MORE TWISTS IN BREXIT’S SURREAL TALE.

Posted on 23rd March 2019

Slane Castle

There have been so many twists and turns in the Brexit saga that at times the whole process seems surreal.  Truthfully the phrase that most often leaps to mind is that you couldn’t make this stuff up.  However, it is at moments like this that it is worth standing back and try to imagine how historians will view all of this.  I have held the opinion for some time that the Taoiseach has adopted a risky strategy by his inflexible approach to the Backstop.  In blunt terms this country will suffer catastrophic economic damage if the U.K. crashes out of the E.U., and if it was perceived by the electorate that a proportion of the blame lay at the door of our government the consequences could be severe.  The danger for Fine Gael is that Fianna Fail have adopted a more nuanced approach and voters might conclude that if a more mature leader like Micheal Martin were in charge a way would have been found to put this contentious issue to bed.  I have said it before that what was required here was a European Speciality – a fudge.  Nobody in their right mind wants a hard border, but surely it is not beyond the wit of the armies of civil servants both here and in the U.K. and E.U. to have come up with a suitable wording, but for that to happen it requires imaginative leadership.

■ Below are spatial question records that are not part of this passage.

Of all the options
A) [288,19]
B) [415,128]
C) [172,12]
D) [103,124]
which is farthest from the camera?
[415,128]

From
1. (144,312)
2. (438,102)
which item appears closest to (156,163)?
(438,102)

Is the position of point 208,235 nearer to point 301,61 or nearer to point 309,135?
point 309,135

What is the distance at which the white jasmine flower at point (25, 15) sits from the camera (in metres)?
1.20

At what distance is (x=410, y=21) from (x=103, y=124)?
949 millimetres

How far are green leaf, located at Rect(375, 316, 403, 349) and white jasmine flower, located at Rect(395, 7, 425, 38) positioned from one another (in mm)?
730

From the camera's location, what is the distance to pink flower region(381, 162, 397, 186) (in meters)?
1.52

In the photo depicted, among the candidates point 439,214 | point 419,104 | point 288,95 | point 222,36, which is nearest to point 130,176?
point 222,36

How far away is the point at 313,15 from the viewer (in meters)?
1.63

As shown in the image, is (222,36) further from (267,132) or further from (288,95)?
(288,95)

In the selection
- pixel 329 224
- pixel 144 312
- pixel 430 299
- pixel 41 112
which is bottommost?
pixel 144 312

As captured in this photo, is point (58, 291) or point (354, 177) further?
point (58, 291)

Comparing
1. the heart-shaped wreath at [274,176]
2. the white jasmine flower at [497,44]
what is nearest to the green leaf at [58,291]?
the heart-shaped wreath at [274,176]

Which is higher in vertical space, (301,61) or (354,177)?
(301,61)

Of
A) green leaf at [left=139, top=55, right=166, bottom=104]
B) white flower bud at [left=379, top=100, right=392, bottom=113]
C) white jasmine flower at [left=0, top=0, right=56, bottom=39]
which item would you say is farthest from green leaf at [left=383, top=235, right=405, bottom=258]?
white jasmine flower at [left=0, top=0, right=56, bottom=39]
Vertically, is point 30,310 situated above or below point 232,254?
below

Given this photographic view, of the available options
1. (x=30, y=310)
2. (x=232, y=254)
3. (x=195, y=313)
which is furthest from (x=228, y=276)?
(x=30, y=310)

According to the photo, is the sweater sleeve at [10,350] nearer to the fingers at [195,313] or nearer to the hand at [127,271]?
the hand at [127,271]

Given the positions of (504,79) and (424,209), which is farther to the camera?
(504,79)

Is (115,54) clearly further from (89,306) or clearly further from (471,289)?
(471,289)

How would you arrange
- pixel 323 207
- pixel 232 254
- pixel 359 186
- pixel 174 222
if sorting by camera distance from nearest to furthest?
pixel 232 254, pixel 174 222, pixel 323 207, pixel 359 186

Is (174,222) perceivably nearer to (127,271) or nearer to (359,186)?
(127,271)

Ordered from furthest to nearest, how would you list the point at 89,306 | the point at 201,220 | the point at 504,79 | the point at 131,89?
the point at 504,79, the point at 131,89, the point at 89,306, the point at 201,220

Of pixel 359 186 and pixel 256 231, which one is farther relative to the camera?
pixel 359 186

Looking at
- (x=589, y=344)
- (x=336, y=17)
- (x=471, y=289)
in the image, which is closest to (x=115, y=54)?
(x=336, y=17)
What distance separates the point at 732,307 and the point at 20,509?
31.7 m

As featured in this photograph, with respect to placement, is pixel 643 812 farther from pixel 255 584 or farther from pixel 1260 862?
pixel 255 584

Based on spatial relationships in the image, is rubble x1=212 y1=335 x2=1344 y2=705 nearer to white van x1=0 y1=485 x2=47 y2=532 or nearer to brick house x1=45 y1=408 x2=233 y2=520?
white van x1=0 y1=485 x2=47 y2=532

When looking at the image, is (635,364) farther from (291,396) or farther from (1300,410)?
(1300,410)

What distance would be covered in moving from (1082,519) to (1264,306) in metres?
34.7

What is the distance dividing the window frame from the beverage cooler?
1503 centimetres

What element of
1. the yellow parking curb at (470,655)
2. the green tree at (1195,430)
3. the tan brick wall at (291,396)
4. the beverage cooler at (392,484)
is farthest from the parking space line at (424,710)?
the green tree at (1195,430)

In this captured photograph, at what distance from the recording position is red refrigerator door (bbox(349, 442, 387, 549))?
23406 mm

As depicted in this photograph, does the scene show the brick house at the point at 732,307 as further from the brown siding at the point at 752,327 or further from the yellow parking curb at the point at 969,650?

The other damaging aspect to this is the obvious deterioration it has caused in Anglo-Irish relations.  This is an aspect I find fundamentally depressing.  I was born in Dublin and brought up in County Meath, but because of my Anglo-Irish background can well remember the disturbing intimidation in the early eighties.  Unfortunately some of the rhetoric both sides of the Irish Sea recently has done much damage to the progress achieved as a result of the Good Friday Agreement.  The tone from our government has not helped in this respect.  I thought the words this week of Ivan Rogers, the U.K.’s permanent Representative to the E.U. until 2017, hit the nail on the head.  “ I think the mutual animosity over the Backstop question and how it has been handled by respective capitals has soured the mood quite a bit”.  So many people have struggled for so long to bring peace and reconciliation to our island and quite frankly I take a pretty dim view of anybody whose  ill thought out actions or careless rhetoric threatens to turn the clock back.

Still, standing back helps place matters in perspective.  Brexit may continue to dominate the headlines but the really big and ominous story of the week is the horrific cyclone that has hit Mozambique and Zimbabwe.  There is no question that the storms intensity and, more importantly, the amount of water dumped on the region, lies at the door of climate change.  It is an irrefutable fact that those areas of the world that are most vulnerable to events of this nature tend to be the poorest and those most guilty of contributing to the problem tend to be the richest.  As we now well know, our record on climate change is shameful.  As somebody involved in the tourist trade I am well used to promoting our green and pleasant land but these days I have to say I am beginning to feel somewhat of a hypocrite.  As our Taoiseach contemplates the danger of the U.K. crashing out of the E.U., perhaps he might give some thought to the waves crashing into Africa.